You never know where a map will take you.

May 23, 2011 by

My sweetheart and I had been wanting to see the river at Vicksburg ever since it crested last week. Well, we finally got in the car this past Sunday. And I finally had an excuse to toss our brand new Mississippi Atlas in the car. We didn’t need the map to get to Vicksburg. The map was to guide us to some of the interesting places in between Jackson and Vicksburg.

The one place in between that we wanted to see was the area where the Battle of Champion Hill was fought. Even though these country roads right are outside of Jackson, you immediately get a sense of place and the feeling that something momentous happened there. We were not sure, however, exactly where Champion Hill was. When we saw a man on the side of the road, we had a feeling that it was a man we had read about: Sid Champion V. We couldn’t resist stopping and it was indeed Sid who was so kind to talk to us about the area, his family’s history and his efforts to preserve the battlefield.

Standing across the road from Champion Hill, it takes some work to imagine the thousands of soldiers killed, the hospital set up in the Champion home; Battle of Champion Hill, William C. Everhart, Harper's Weekly, 1863

We couldn’t go on without stopping at the Battle of of the Big Black river, which eventually led us to Edwards and Bovina.

The 1927 railroad crossing at Big Black River; You can still see some of the old pilings from the civil war constructions. There are many more stories to tell about this area.

 

Earl's Art Shop in Bovina
The old Yazoo & Mississippi Valley Railroad Station in Vicksburg
Looks like America has more recovery work to do now.

 

Finally, we made it to Vicksburg to see the river at sunset. We even got to see the train coming across the bridge just after sunset.

All of the places we visited warrant another visit, if not more. We Mississippians have so much history in our own back yard and much of it will tickle your brain with adventure and mystery if you only leave your house to explore.

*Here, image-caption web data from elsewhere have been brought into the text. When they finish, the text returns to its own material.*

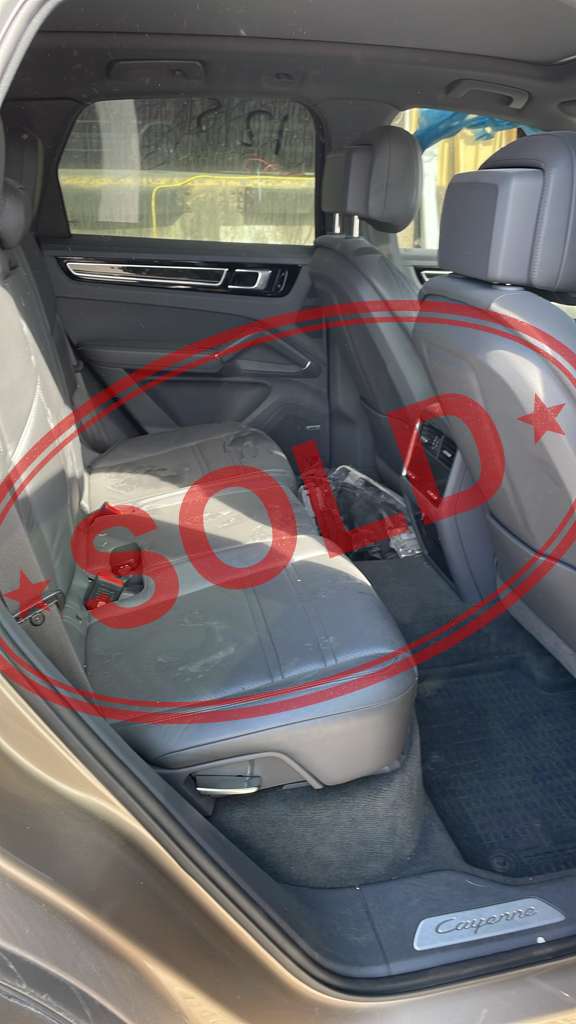 2019 porsche cayenne s 27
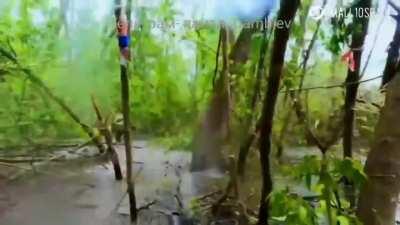 RU POV: Soldiers from the UAF 137th separate marine battalion come under mortar fire from Russian forces on the left bank of the Dnieper.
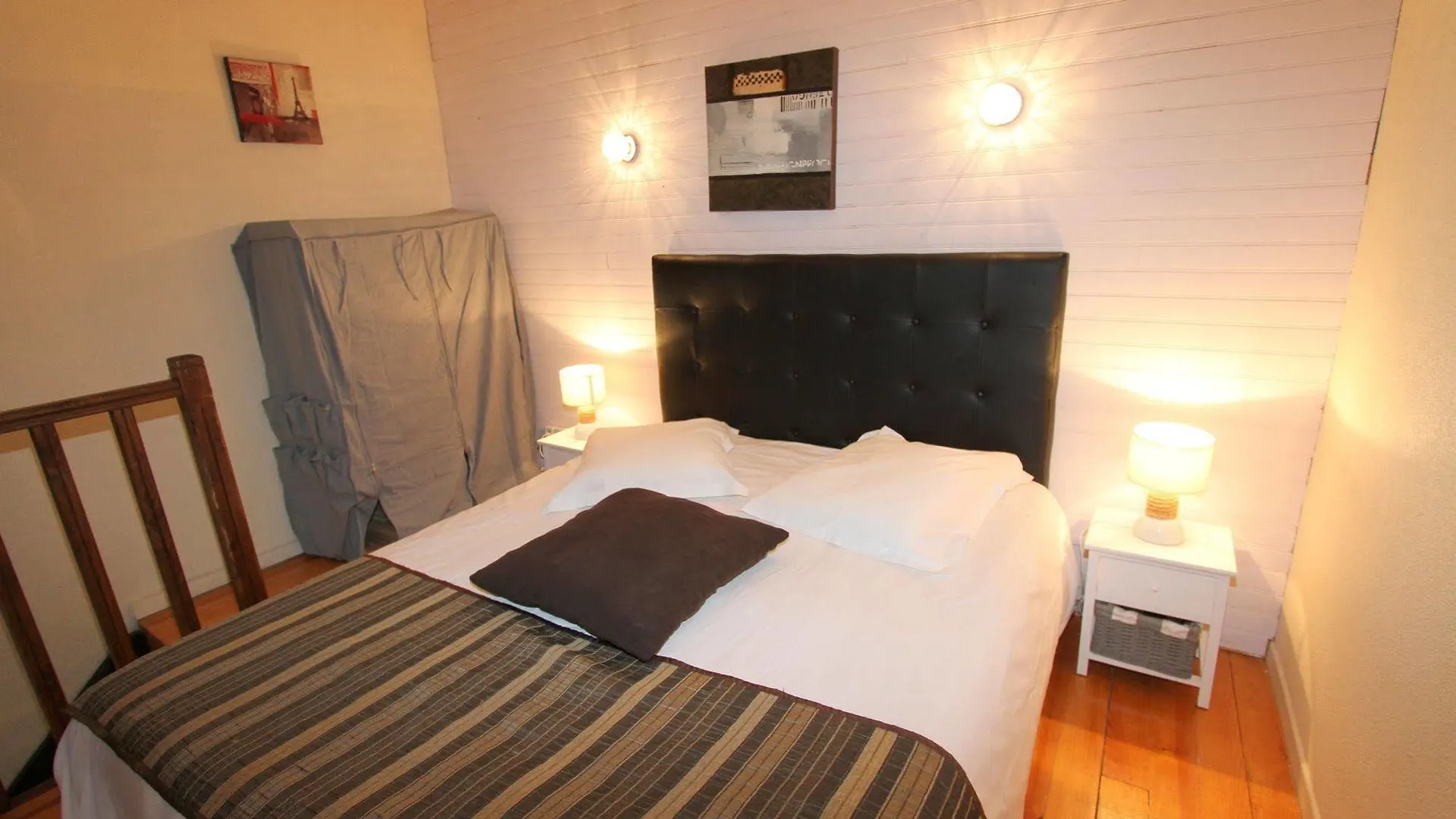 Auberge Des Pins Tourrettes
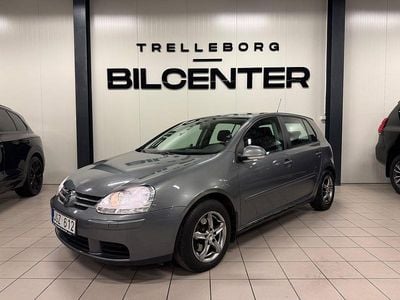 Mörkgrå Begagnad 2006 VW Golf V Sportline Halvkombi | 39 900 kr (Marknadspris)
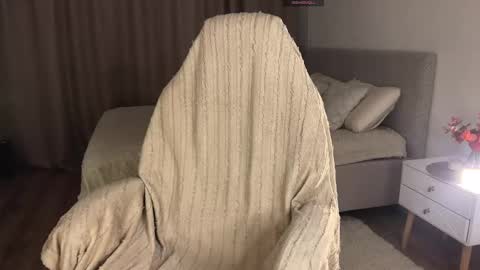 Dia online show from October 23, 5:41 pm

The Kansas City Southern on its way to Jackson.

Nouveau memoir

May 22, 2011 by

If you’ve ever wondered what we at Lemuria do behind those old DOS computers all day, I’m going to let you in on some behind-the-scenes bookstore secrets. Once the Christmas rush is over, through the doldrums of summer (come in the store, people!), we take the books off the shelves, look them up, see what’s sold and what’s not, return some, and move others.

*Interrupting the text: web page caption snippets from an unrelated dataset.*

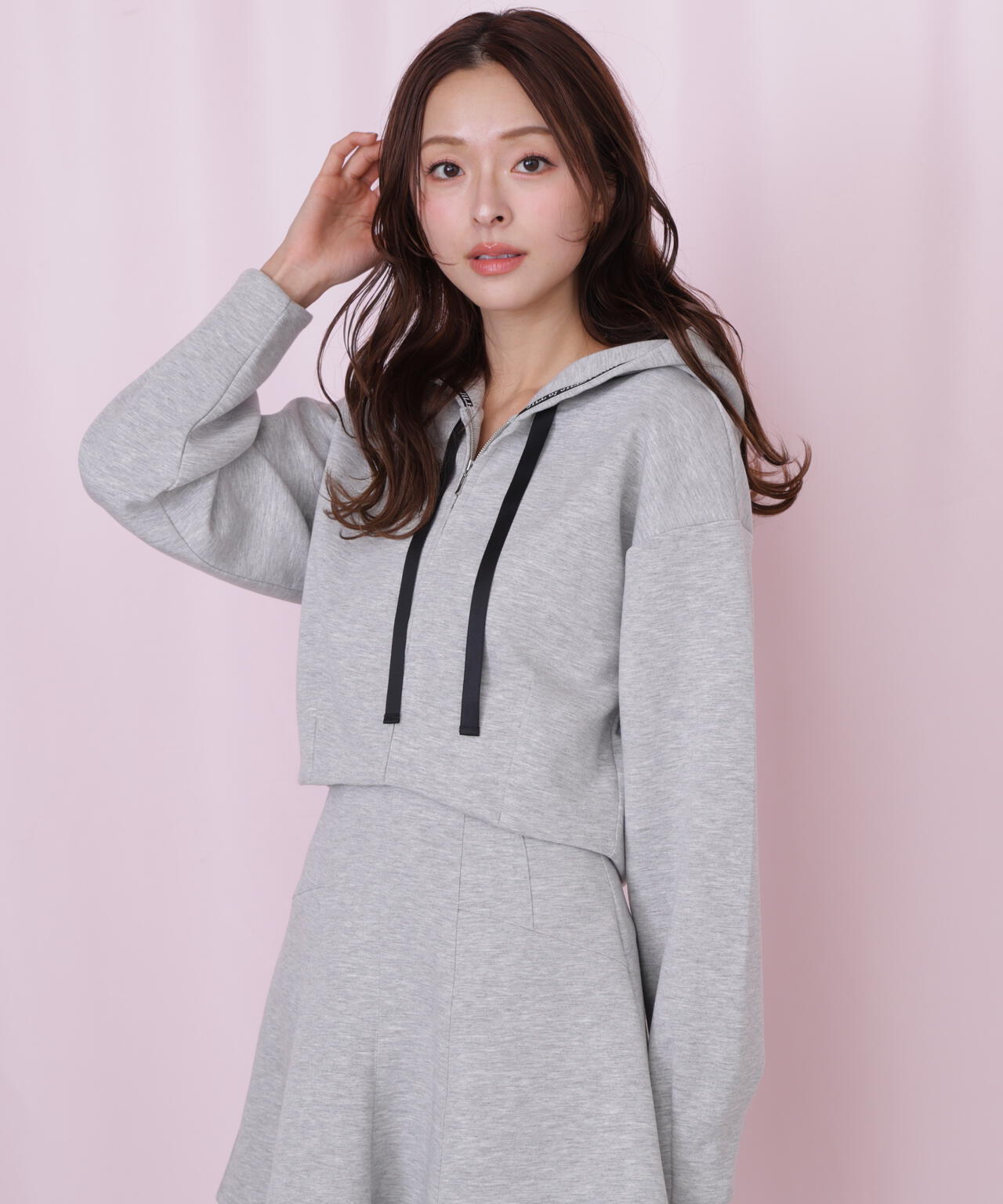 ダイバー素材ショート丈フーディ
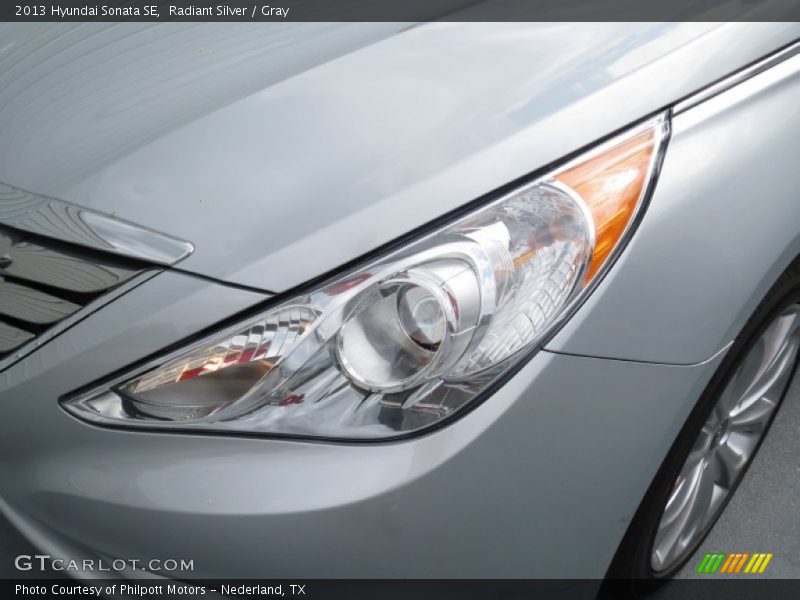 Radiant Silver / Gray 2013 Hyundai Sonata SE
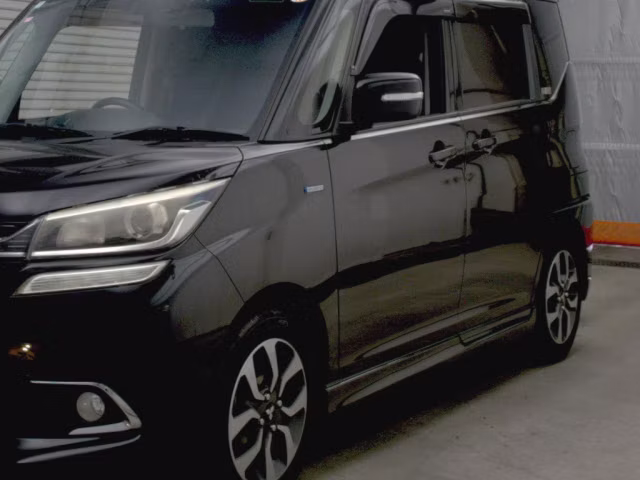 MITSUBISHI DELICA D:2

The cool thing about that is we sometimes think up new ways of grouping the books. This time, I’m working with memoir. Memoir’s not a new category by any means, but it is one that Lemuria’s done without for quite a while. We had a biography section years ago, I’m told, but it eventually got distributed throughout the store, so Faulkner bios got shelved with Faulkner’s books in southern fiction, so the Churchill biography was able to be with the British history books, so the Patton biography was placed in World War II.

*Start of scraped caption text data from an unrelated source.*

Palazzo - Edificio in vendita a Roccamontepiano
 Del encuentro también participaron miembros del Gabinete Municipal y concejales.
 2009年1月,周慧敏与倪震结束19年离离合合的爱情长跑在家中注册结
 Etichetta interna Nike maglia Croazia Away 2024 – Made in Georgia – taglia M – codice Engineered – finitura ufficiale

But what about the memoir? What about those biographies that, though they aren’t about remarkable figures in history, nevertheless speak to everyman by either carving out a fascinating though little-known life, or fascinatingly carving out an ordinary one?

Well, now they have a place. (It’s in the psychology and business nook behind the front desk.) And just to prove how much we needed this grouping of like-minded books, now I’ll show you how much we love ‘em.

Jeannette Walls and Mary Karr both came to Lemuria in the past year. They were brilliant! Here are Lisa and Norma on Jeannette, and Billie on Mary Karr. We’ve had visits from Andre Dubus III and Mark Richard (click here for Lisa’s blog), and though their memoirs still live in the fiction room with their novels, you may find a copy or two in the memoir section. Rodney Crowell and our own Teresa Nicholas — the new section is six shelves and growing! Come in to get a peek at someone else’s dirty laundry, find out about that ill-fated relationship, read that story of hope despite the worst odds.